J'ai mis neuf ans en ligne de Frédéric Danos : Un film sur le fil

 Frédéric Danos commence par réaliser des films de fiction, mais se sent poussé vers le documentaire par un désir d'interroger le réel et le rapport à l'autre. C'est là le point de départ du récit documentaire et performatif (mais ne pourrait-on pas aussi bien parler tout simplement de film ?) J'ai mis neuf ans à ne pas terminer, qui se scindera en de nombreux faisceaux et embranchements. L'inachèvement dont Danos fait état n'est pas ici une impuissance, mais plutôt la reconnaissance du réel comme non-fini, comme processus ouvert à la discussion, à la potentialité. C'est dans ce sens une évolution logique du film, d'abord présenté sous une forme que l'on pourrait dire scénique (le cinéaste, présent dans la salle, devant l'écran, commente les neuf séquences du film qu'il va projeter une à une), que d'être proposé depuis juin sous forme de visionnage sur internet guidé par téléphone. Il suffit pour cela de se rendre sur le site 9ans.com et d'y réserver une séance. Le cinéaste appellera son futur spectateur à l'heure dite et lui narrera son histoire aux multiples commencements qui forment une sorte de palimpseste vital.

  Le film se trouve maintenant sur le fil, l'adresse au spectateur n'étant plus ici globale mais individuelle, à la limite entre le conversationnel et le narratif, tout comme le film en ses fragments se place sur le fil du documentaire et de la fiction. En liant par la parole les différents départs (car le film recommence et se reformule à chaque séquence), aussi hétérogènes qu'ils puissent sembler (portait allégorique de la femme aimée, réflexions sur la représentation du politique, expérimentation des premiers téléphones munis d'une caméra, utilisable en cours d'appel, nous montrant « ce que voit l'oreille », autofictions où s'inversent les rôles...), ils trouvent une sorte d'unité de lieu et d'élan. Si le récit de cet inachèvement aboutit à une forme narrative, à une sorte de fiction où les divers éléments sont à leur place - sous réserve de modifications éventuelles, mais rares, dans l'ordre des séquences - le rapport ouvert au réel qui caractérise le documentaire se rejoue dans le dispositif de restitution, dans le contact avec le spectateur-auditeur. Maintenant plus que jamais le film, celui porté par les mots du moins, peut être interrompu à tout moment par l'interlocuteur.

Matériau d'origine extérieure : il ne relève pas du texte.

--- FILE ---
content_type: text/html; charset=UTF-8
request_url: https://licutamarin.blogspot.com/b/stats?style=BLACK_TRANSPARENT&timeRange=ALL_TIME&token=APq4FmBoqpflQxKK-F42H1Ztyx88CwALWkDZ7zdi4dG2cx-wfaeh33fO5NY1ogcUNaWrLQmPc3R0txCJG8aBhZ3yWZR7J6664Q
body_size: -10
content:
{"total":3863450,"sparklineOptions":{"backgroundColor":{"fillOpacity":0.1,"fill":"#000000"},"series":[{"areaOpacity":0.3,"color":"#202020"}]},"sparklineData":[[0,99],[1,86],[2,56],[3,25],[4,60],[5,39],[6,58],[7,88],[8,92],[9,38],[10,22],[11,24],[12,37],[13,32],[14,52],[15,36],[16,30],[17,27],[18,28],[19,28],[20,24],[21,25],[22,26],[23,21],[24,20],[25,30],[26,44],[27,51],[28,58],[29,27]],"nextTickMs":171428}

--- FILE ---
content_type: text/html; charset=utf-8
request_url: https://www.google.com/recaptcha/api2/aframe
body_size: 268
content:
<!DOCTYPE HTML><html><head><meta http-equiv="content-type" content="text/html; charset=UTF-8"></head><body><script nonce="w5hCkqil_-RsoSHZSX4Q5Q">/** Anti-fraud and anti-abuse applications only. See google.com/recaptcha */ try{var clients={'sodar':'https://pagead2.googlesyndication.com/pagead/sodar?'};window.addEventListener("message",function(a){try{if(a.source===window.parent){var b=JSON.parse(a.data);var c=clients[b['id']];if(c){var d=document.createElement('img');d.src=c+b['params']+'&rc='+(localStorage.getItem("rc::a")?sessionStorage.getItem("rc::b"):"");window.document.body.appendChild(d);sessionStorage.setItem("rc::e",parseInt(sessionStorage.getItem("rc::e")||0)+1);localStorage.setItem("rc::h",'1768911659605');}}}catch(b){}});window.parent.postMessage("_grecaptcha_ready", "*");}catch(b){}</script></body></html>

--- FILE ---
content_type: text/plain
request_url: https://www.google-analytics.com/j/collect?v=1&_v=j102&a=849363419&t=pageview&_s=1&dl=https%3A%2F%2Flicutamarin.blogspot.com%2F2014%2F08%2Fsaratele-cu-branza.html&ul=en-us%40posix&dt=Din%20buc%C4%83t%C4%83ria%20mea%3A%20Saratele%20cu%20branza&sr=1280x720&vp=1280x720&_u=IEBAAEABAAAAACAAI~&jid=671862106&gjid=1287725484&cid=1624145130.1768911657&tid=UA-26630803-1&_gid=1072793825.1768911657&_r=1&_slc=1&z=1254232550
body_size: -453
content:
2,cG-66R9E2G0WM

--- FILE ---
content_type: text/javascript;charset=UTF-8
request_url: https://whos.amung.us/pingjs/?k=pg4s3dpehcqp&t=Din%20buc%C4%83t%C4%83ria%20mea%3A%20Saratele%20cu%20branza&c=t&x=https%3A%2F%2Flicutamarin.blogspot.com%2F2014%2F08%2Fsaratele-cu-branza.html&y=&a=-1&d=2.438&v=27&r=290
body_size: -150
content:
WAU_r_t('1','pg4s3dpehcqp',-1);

  Cependant cette fragilité ou précarité du réel n'exclut pas une forme de lutte : c'est bien un motif qui traverse tout le film, à travers les mouvements sociaux et la création de formes spécifiques pour filmer collectivement le collectif, qui se mêle finalement à la recherche autofictionnelle à travers la question de l'identité – comme nous le montre la dernière séquence du film associant des occupations de locaux de Pôle Emploi (par ailleurs présenté ironiquement au générique comme « co-producteur du film ») visant à contester les contrôles de faux-papiers mis en place par cette structure et une rencontre, fictionnée ou non, du père et du fils à l'issue d'un voyage en train. Entre ces images et ces mouvements qui pourraient s'ignorer, c'est finalement un dialogue qui s'instaure où le temps n'est plus mesuré qu'en termes de devenir.